Humans may need to ‘wait for decades’ to see the results of large emission cuts on global surface temperatures, scientists have said.
Researchers in Norway used computer simulations to analyse various scenarios that looked at the effects of rapid reductions in several types of greenhouse gas emissions, such as carbon dioxide (CO2), methane and black carbon.
They found that although large-scale emission cuts are needed to achieve the global climate goals, it may take decades before the effects of the reductions on temperatures can be measured.
The researchers estimated that even for the most optimistic scenarios, it will take at least 15 years to establish the impact of emission cuts on global warming.
Bjorn H Samset, of the Centre for International Climate and Environmental Research (Cicero) in Oslo, who is one of the authors of the study published in the journal Nature Communications, said: ‘Human-induced climate change can be compared with a tank ship at high speed and in big waves.
‘If you want the ship to slow down, you will put the engine in reverse, but it will take some time before you start noticing that the ship is moving more slowly.
‘It will also rock back and forth because of the waves.’
The Earth’s surface temperature has, on average, risen by 0.2C every 10 years over the last five decades.
Climate experts have attributed this rise in temperatures to human-induced emissions of greenhouse gases.
Mr Samset said: ‘If we are to reach the Paris Agreement ambition of limiting global warming to no more than 2C – or less – the first step will be to slow down the warming process.’

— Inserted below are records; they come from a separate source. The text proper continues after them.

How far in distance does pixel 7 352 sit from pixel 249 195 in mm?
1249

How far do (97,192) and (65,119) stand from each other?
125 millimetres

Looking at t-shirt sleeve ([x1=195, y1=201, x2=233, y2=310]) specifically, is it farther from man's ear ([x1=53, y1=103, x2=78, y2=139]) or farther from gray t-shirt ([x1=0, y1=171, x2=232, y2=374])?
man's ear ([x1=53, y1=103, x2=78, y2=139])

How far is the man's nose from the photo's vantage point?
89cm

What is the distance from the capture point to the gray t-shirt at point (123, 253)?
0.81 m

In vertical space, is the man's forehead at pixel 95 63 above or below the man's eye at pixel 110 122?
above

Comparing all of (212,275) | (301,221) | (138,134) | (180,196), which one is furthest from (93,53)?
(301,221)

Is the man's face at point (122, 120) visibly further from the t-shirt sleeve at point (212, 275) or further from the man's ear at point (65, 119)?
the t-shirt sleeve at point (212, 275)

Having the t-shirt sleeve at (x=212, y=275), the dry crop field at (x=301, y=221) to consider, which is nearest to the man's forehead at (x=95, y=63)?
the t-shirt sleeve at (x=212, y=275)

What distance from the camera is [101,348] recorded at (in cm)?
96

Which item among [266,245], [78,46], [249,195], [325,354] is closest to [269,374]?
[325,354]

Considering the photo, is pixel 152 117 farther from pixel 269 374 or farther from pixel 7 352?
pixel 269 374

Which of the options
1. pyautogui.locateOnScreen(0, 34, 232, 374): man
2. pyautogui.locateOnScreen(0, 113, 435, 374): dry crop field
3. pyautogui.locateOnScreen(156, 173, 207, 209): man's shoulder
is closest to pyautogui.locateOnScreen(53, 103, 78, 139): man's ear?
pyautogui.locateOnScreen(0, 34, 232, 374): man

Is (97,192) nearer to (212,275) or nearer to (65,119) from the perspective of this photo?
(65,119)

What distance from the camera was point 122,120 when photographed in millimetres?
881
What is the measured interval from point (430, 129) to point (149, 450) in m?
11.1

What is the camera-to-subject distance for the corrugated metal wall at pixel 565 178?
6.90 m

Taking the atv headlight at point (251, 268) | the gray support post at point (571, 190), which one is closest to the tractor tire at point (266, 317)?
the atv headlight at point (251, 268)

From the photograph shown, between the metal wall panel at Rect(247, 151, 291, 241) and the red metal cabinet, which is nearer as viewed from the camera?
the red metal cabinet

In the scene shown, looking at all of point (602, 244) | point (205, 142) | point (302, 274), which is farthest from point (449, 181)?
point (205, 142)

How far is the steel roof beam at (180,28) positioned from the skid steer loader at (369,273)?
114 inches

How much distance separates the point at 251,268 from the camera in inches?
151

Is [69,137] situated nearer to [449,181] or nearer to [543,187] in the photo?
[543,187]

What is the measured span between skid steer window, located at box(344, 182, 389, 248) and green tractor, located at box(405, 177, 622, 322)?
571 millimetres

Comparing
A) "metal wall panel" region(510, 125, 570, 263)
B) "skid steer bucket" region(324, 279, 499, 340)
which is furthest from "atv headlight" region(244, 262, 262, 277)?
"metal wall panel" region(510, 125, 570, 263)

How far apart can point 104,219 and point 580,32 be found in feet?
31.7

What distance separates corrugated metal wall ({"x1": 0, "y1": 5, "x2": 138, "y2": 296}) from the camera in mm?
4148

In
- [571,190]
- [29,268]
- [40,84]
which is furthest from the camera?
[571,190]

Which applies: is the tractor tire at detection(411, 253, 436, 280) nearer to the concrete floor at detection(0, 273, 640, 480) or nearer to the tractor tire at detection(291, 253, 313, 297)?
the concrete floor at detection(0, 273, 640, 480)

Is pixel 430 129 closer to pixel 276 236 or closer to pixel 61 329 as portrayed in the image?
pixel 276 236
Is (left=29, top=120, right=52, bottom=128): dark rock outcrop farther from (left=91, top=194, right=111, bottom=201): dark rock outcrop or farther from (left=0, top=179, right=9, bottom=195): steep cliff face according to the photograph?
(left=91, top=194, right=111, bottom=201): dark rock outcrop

Looking at various hypothetical emission reduction scenarios, the researchers found CO2 and methane to have the biggest impact on global warming.
Study author Jan S Fuglestvedt, also of Cicero, said: ‘If these emissions are reduced very strongly, we will see the effect quickly.

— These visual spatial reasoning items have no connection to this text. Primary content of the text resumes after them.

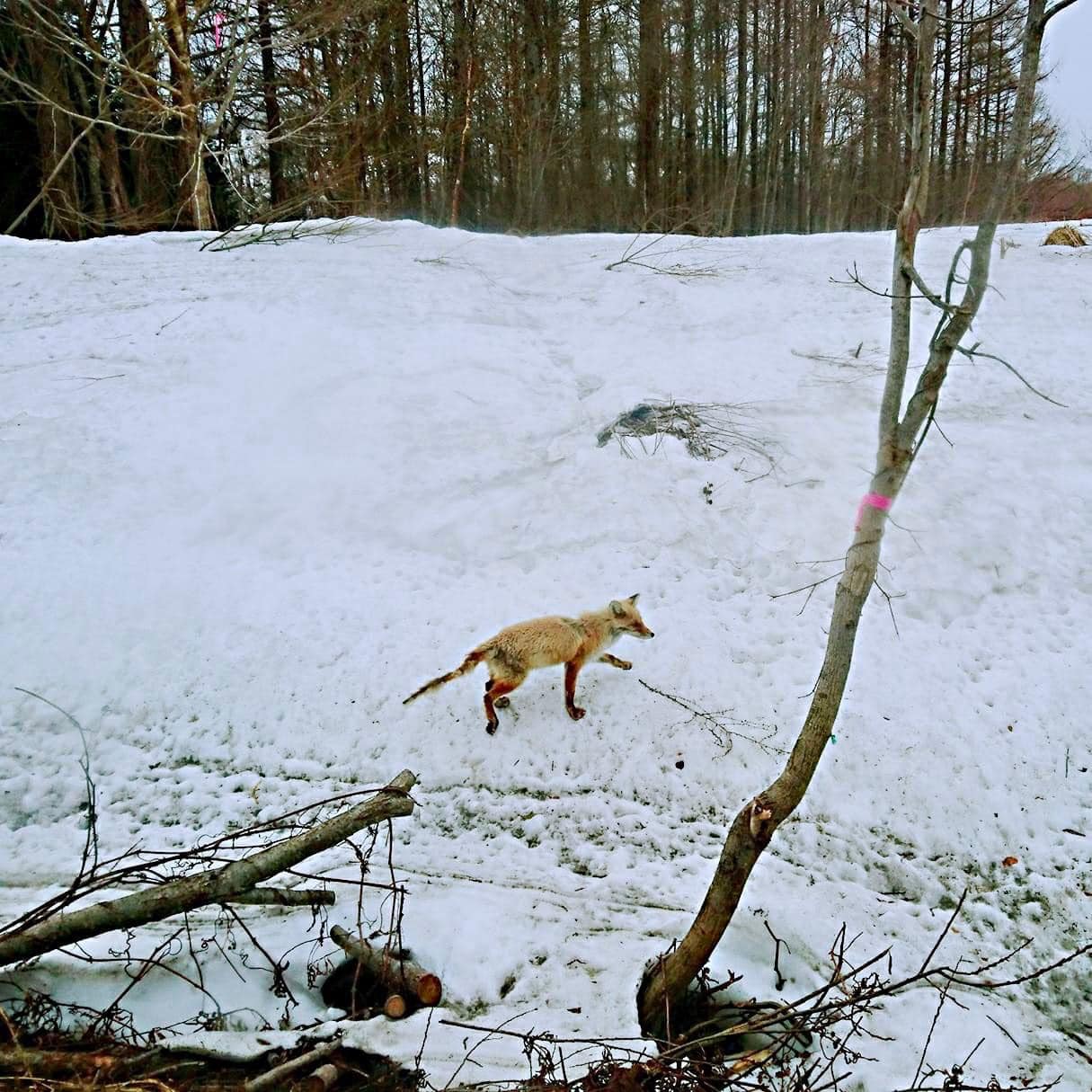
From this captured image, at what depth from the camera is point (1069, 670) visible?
5.55 metres

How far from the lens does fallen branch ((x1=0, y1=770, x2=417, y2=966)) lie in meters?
3.07

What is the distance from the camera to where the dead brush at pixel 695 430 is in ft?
26.5

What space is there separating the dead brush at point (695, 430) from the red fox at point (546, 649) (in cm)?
275

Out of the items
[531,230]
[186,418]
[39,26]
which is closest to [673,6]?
[531,230]

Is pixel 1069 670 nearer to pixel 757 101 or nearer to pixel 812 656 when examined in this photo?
pixel 812 656

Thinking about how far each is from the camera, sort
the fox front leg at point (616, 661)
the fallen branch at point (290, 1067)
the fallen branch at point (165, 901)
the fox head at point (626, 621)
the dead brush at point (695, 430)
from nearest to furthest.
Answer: the fallen branch at point (290, 1067)
the fallen branch at point (165, 901)
the fox head at point (626, 621)
the fox front leg at point (616, 661)
the dead brush at point (695, 430)

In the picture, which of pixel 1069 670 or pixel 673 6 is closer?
pixel 1069 670

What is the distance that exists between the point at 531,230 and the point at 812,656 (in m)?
17.0

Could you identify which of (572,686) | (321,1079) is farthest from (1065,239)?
(321,1079)

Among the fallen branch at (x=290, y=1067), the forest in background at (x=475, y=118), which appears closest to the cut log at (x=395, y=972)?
the fallen branch at (x=290, y=1067)

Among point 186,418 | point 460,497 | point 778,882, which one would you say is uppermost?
point 186,418

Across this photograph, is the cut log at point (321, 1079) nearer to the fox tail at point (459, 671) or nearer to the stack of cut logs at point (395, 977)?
the stack of cut logs at point (395, 977)

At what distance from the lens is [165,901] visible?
309 cm

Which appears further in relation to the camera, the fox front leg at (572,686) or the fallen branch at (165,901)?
the fox front leg at (572,686)
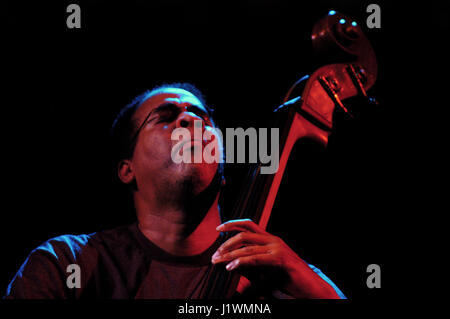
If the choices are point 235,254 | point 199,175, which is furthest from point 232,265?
point 199,175

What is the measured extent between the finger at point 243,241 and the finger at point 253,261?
4 centimetres

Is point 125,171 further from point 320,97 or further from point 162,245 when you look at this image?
point 320,97

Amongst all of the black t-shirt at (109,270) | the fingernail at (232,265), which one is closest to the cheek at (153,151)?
the black t-shirt at (109,270)

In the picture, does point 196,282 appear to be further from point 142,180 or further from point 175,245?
point 142,180

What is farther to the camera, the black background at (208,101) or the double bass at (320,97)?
the black background at (208,101)

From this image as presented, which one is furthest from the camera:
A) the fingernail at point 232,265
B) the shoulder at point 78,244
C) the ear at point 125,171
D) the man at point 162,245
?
the ear at point 125,171

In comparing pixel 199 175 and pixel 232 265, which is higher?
pixel 199 175

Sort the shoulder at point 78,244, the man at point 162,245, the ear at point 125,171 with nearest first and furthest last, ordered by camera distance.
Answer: the man at point 162,245
the shoulder at point 78,244
the ear at point 125,171

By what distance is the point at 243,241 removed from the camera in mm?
1065

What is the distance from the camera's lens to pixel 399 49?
→ 1995 millimetres

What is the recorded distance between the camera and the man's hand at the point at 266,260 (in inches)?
41.3

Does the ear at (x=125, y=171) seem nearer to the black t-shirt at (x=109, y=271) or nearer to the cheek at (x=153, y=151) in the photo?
the cheek at (x=153, y=151)

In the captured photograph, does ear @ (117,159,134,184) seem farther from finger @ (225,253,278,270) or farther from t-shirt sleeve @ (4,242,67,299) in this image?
finger @ (225,253,278,270)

‘But if reductions follow more realistic pathways, it will unfortunately take longer.’
The team also analysed what would happen if air pollutant emissions such as sulphur dioxide (SO2) were reduced significantly and found that unlike soot, methane and CO2, cutting SO2 emissions would in fact speed up global warming.
Cicero’s Marianne T Lund, who is also one of the authors on the study, said: ‘SO2 turns into sulphate particles in the atmosphere, and they have a cooling effect because they reflect sunlight.’
Commenting on the research, Tim Palmer, Royal Society research professor at the University of Oxford, who was not involved in the study, said: ‘Fundamentally, these are not new results: just as we knew that it takes some time for the climate-change signal to emerge from the noise on the way up, we knew that it will take some time for a reduced climate change signal to emerge from the noise on the way down.
‘However, the authors have done an extensive investigation of this effect and, thus, we have a better quantification of the effect than we previously had.’